## Solicitud A
¿Cómo resumirías en dos oraciones el texto sobre las ciudades hispanoamericanas?
## Solicitud B
¿Podrías copiar el pasaje del texto sobre las ciudades hispanoamericanas que comienza en "En Hispanoamérica las" y acaba en "su propio beneficio.", renombrando "parques" como "jardines"?
## Solicitud C
¿Concuerdan con el texto sobre las ciudades hispanoamericanas las siguientes afirmaciones? Responde sí o no a cada una y cita las palabras del texto que lo deciden.
(i) Las ciudades hispanoamericanas se trazaron antes de construirse.
(ii) Las ciudades hispanoamericanas abandonaron las calles de las ciudades medievales.
(iii) La generación romántica convirtió las plazas en parques a principios del siglo XIX.

## Texto de lectura
--*--
En Hispanoamérica las ciudades algo
cambiaron, comparadas con las medievales de las que vinieron sus fundadores.
Fueron nuevamente trazadas previamente a su
construcción, como lo habían sido las antiguas colonias griegas, los
campamentos romanos y las ciudades militares en el medioevo. Pero conservaron
las calles, ahora derechas, las manzanas y los patios y zaguanes. Y aunque las
plazas perdieron contundencia al tener abiertas sus cuatro esquinas, siguieron
siéndolo hasta que la generación romántica de finales del siglo XIX las
convirtió en parques en muchos pueblos y ciudades hispanoamericanos, para
alejarlas de España y acercarlas a una Francia que se había reemplazado las
estatuas de los reyes por los árboles de Rousseau, e inventado la latinidad
para su propio beneficio.
--*--
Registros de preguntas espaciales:
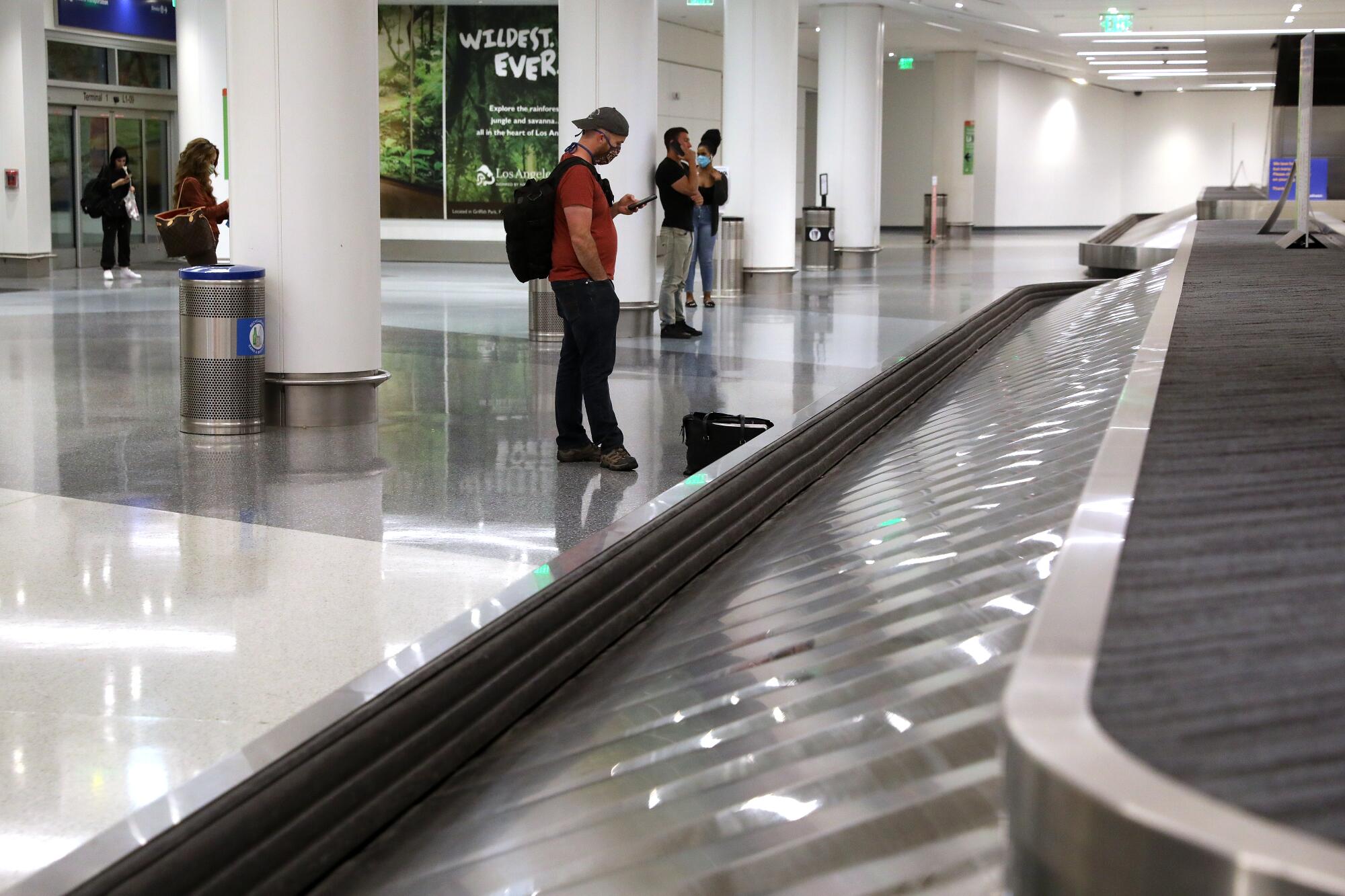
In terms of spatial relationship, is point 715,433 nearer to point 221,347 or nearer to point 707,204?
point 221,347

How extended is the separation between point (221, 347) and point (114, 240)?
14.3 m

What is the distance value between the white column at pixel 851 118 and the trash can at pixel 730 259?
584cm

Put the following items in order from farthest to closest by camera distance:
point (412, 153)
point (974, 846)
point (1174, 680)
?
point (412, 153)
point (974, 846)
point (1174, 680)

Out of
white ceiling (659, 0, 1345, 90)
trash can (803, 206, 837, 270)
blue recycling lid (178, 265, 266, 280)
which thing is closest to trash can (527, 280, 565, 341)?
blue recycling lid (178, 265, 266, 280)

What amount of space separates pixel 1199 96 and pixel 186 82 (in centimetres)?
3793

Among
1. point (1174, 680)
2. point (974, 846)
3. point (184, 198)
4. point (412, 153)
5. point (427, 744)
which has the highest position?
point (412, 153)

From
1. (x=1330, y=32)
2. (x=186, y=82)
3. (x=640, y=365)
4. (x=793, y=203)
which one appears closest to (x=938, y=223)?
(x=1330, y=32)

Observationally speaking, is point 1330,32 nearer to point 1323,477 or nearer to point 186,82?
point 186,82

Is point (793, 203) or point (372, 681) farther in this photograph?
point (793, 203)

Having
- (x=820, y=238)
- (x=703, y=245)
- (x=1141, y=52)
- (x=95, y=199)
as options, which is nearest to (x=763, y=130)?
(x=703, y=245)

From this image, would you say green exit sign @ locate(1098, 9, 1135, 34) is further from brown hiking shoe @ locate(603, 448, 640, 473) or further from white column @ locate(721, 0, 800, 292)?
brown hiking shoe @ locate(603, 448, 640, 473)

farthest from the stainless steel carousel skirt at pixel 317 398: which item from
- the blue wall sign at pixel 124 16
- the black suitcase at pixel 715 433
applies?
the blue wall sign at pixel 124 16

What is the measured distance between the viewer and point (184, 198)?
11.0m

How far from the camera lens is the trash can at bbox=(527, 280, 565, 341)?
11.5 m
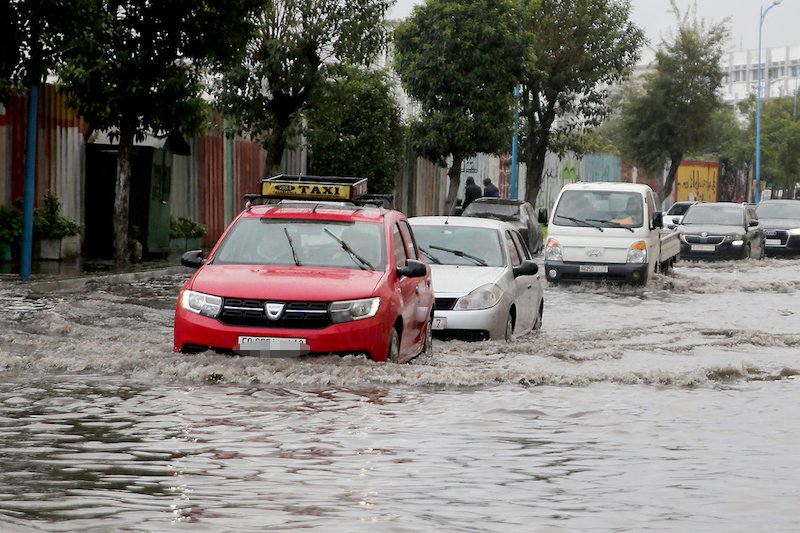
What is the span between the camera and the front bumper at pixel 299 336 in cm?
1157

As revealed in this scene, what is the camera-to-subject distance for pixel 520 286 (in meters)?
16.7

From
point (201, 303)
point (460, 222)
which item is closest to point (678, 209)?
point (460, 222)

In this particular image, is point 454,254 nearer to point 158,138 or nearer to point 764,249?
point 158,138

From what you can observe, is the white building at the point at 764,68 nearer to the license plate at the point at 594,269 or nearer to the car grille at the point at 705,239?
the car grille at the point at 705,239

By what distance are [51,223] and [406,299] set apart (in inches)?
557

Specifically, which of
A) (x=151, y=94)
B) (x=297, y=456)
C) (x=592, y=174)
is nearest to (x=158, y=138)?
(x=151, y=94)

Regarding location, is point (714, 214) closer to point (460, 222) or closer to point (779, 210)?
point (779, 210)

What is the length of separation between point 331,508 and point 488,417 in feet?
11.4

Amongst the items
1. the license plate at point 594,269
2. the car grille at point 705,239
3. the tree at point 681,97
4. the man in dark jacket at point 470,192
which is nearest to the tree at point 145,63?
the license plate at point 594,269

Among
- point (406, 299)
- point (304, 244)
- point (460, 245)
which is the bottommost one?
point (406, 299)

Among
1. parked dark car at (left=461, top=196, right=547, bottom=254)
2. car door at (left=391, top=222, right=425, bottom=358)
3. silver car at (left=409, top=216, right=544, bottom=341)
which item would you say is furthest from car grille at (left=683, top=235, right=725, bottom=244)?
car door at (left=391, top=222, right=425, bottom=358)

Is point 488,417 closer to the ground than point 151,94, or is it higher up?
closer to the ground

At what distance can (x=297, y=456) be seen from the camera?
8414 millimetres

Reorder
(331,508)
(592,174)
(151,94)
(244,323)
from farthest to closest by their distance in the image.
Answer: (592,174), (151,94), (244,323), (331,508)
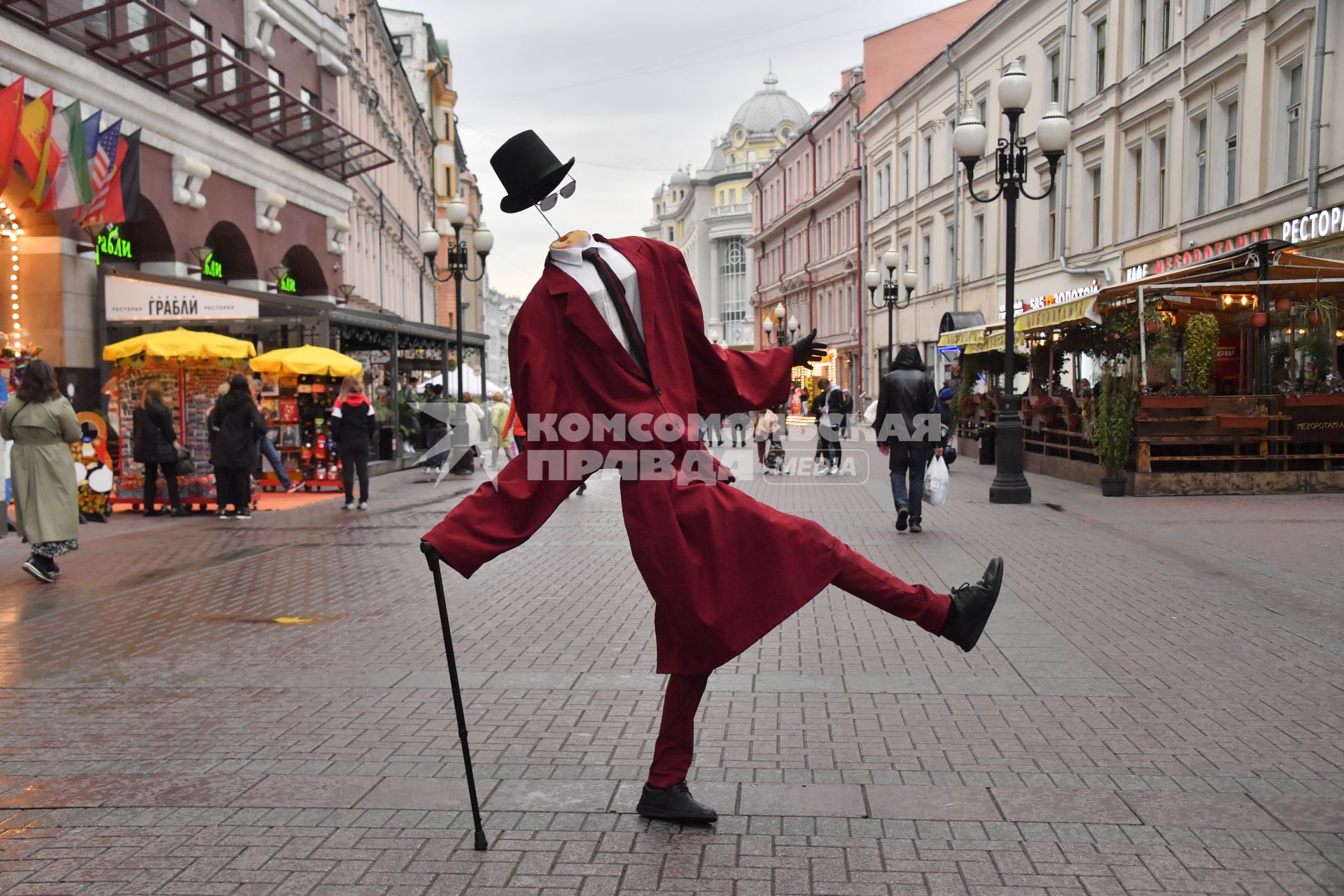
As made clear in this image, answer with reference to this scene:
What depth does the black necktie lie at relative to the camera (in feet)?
--*--
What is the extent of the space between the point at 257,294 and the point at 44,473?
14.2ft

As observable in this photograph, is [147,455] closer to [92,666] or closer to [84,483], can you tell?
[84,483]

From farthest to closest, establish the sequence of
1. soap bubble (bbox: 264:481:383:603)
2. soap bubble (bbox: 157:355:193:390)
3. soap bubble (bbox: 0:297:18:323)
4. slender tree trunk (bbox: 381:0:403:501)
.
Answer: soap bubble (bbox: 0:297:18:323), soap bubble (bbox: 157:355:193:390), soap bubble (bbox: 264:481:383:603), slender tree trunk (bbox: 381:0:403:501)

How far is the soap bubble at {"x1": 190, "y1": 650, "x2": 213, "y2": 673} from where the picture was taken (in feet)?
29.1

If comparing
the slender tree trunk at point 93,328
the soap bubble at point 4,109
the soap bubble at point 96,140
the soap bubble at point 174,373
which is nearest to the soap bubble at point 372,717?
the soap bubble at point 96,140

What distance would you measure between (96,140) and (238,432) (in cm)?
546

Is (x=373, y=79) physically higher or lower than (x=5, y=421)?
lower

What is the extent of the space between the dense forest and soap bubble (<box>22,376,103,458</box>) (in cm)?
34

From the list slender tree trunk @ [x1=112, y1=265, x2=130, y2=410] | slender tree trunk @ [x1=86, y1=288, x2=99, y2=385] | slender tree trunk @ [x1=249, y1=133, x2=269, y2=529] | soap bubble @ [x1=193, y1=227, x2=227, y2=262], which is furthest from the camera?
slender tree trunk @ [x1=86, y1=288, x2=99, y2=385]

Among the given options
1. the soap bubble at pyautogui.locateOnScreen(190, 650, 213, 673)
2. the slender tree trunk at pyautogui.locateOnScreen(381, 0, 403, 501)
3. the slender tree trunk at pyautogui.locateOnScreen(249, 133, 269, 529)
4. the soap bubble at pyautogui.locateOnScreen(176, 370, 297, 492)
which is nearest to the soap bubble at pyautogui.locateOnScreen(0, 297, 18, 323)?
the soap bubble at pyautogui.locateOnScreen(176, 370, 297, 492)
--*--
## Respuesta A
Las ciudades hispanoamericanas cambiaron algo respecto de las medievales de las que vinieron sus fundadores: se trazaron antes de construirse, pero conservaron las calles, ahora derechas, las manzanas, los patios y los zaguanes. Las plazas, aunque perdieron contundencia al tener abiertas sus cuatro esquinas, siguieron siéndolo hasta que la generación romántica de finales del siglo XIX las convirtió en parques en muchos pueblos y ciudades hispanoamericanos, para alejarlas de España y acercarlas a Francia.

## Respuesta B
En Hispanoamérica las ciudades algo
cambiaron, comparadas con las medievales de las que vinieron sus fundadores.
Fueron nuevamente trazadas previamente a su
construcción, como lo habían sido las antiguas colonias griegas, los
campamentos romanos y las ciudades militares en el medioevo. Pero conservaron
las calles, ahora derechas, las manzanas y los patios y zaguanes. Y aunque las
plazas perdieron contundencia al tener abiertas sus cuatro esquinas, siguieron
siéndolo hasta que la generación romántica de finales del siglo XIX las
convirtió en jardines en muchos pueblos y ciudades hispanoamericanos, para
alejarlas de España y acercarlas a una Francia que se había reemplazado las
estatuas de los reyes por los árboles de Rousseau, e inventado la latinidad
para su propio beneficio.

## Respuesta C
(i) Sí: "Fueron nuevamente trazadas previamente a su construcción".
(ii) No: "Pero conservaron las calles, ahora derechas".
(iii) No: "la generación romántica de finales del siglo XIX las convirtió en parques".